**Try it:** Write every line of the material out exactly as shown.

**Exercise data:**

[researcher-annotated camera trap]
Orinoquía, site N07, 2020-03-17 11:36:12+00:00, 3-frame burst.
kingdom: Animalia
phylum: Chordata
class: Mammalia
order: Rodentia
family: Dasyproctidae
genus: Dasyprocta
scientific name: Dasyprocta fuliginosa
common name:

**Answer for the task:**
[researcher-annotated camera trap]
Orinoquía, site N07, 2020-03-17 11:36:12+00:00, 3-frame burst.
kingdom: Animalia
phylum: Chordata
class: Mammalia
order: Rodentia
family: Dasyproctidae
genus: Dasyprocta
scientific name: Dasyprocta fuliginosa
common name:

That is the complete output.